Ella, hija de médicos, sin antecedentes de sordera en la familia, nació en Ciudad Real. Pasó su niñez y adolescencia con audífonos en colegios no especializados. Recibió apoyo: logopedia cuatro días a la semana en su ciudad y un quinto en Madrid en el centro Entender y Hablar, pero no oía apenas. Trataba de no perderse cosas, pero era complicado. Iba al cine acompañada de una amiga que le iba narrando lo que se decía en la pantalla.

—Tanto Javier como yo hemos ido a la universidad. Él trabaja ahora en la empresa de su familia y yo tengo una plaza de funcionaria como fisioterapeuta, pero todo ha sido gracias a un empeño muy grande. Pasé años copiando los apuntes de mis compañeras y estudiando por mi cuenta, porque no entendía a los profesores.

—A mí me costaba hablar, participar —añade, a su lado, Javier—. Y había muchas barreras en la comunicación con los demás, me ponía tenso a menudo. Todo era más difícil. Decidí implantarme un día en el que en una reunión de trabajo no me enteré de nada.

Sus hijos ven los dibujos animados sin subtítulos, hablan por teléfono (y el mediano, Alberto, por los codos), corren mientras se van gritando entre ellos, cantan, aprenden inglés y música… Y a veces les dicen a sus padres que hablan “mal” o “raro”. Saben que ellos tienen más agilidad, que pronuncian mejor, que oyen con mayor nitidez. Durante la cena, van charlando:
—¿Está rico el helado?
—Buenísimo. ¡No habíamos tomado desde el verano!
—Mañana si hace bueno podríamos ir al Pardo y llevarnos las bicis, ¿qué os parece?
—No sé. Yo prefiero ir a la casa de Nicolás.

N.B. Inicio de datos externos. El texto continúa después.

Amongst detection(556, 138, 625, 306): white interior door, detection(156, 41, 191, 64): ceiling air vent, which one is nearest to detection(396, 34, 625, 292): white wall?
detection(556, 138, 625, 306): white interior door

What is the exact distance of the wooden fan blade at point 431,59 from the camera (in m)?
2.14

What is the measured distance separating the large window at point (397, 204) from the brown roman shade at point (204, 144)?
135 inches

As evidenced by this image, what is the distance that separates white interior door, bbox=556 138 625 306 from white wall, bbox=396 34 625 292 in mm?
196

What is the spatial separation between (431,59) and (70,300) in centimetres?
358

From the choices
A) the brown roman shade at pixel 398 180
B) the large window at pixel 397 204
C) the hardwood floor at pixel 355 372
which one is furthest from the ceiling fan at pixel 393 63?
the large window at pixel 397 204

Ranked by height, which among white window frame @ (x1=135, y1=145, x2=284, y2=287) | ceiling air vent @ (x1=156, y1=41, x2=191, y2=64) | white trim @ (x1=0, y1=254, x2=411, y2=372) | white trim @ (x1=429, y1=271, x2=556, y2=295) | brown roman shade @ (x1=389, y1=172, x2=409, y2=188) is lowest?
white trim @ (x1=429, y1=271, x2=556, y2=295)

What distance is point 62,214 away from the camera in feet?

Los niños se dirigen a sus padres más despacio y mirándolos a la cara, conscientes, a pesar de lo pequeños que son, de las mayores dificultades de los adultos. Ellos están creciendo en otro mundo sonoro. El único indicio de su sordera para alguien no experto en la materia son los dos implantes que lleva cada uno, de los que solo se ven unas placas redondas imantadas en la cabeza y otra parte del aparato en forma de petaca que se sujeta con una pinza a la ropa, a la altura del hombro (en otros casos, cuelga de las orejas).

El cirujano que ha operado a Javier Hernando y a sus tres hijos es Rubén Polo, responsable de implantes cocleares del hospital Ramón y Cajal de Madrid. “Desde mi punto de vista, se trata de uno de los desarrollos médicos más importantes del siglo XX”, opina. “Ha habido pocos inventos de esta magnitud”.

La revolución se ha ido produciendo poco a poco, sin grandes alharacas. Los primeros implantes se hicieron en los años cincuenta, y a España llegaron en los ochenta y noventa. El Ramón y Cajal, por ejemplo, hizo el primero en 1991. Pero solo se llevaban a cabo con sordos adultos “poslocutivos”: personas que han escuchado en algún momento y han perdido la audición. Luego los hospitales empezaron a operar a adultos nacidos sordos si habían tenido alguna estimulación auditiva previa (con audífonos o prótesis). Más tarde se empezó con los niños y cada vez se fue rebajando más la edad hasta llegar a la situación actual, en la que se ponen los implantes en torno al año de vida; incluso antes en algunos casos. Al principio se hacía primero en un oído y después en el otro; ahora es habitual que sean simultáneos. Antes los implantes eran grandes, gruesos y farragosos; cada vez son más finos, cómodos y con mejor calidad de sonido.